■ **Task requirements**: I would like the lines below, from the one with "Hyundai Unveils Its" through the one with "Αιθιοπική κομψότητα / Ethiopian elegance", copied exactly and without any pictures.

[Material shown Boundary: Start]

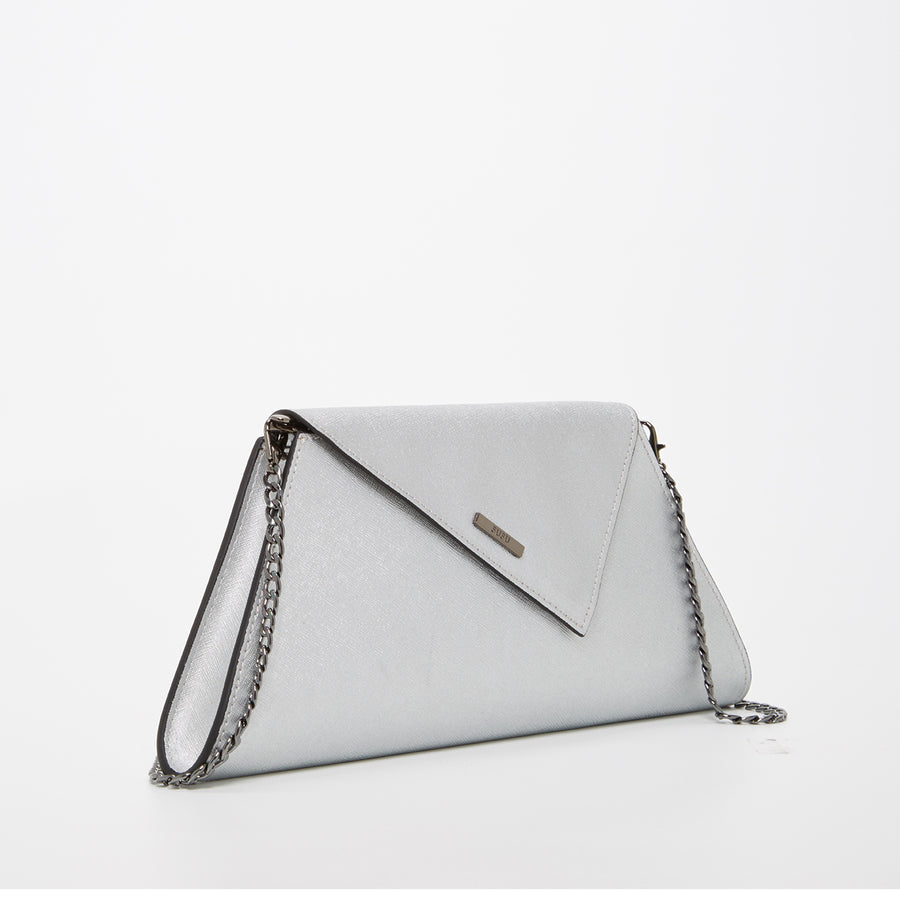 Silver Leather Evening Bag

[Material shown Boundary: End]
[Material shown Boundary: Start]

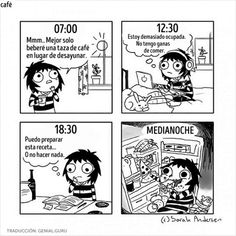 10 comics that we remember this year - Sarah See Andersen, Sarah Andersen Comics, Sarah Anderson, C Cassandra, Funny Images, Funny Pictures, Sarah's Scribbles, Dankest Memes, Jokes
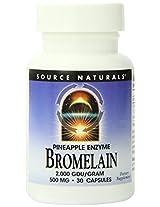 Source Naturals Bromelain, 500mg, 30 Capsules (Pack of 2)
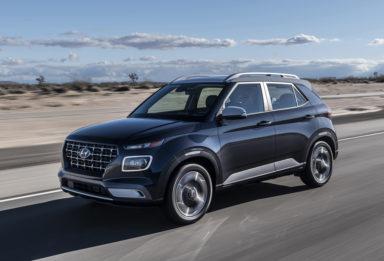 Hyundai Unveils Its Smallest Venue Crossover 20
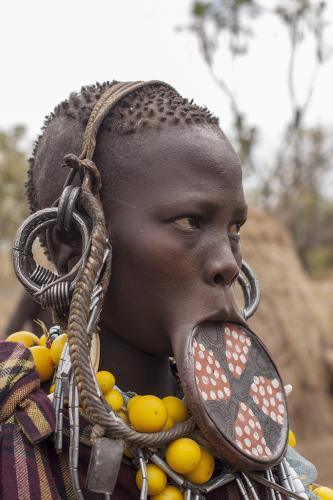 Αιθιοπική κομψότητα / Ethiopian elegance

[Material shown Boundary: End]

■ **Expected output**:
 Hyundai Unveils Its Smallest Venue Crossover 20
 Αιθιοπική κομψότητα / Ethiopian elegance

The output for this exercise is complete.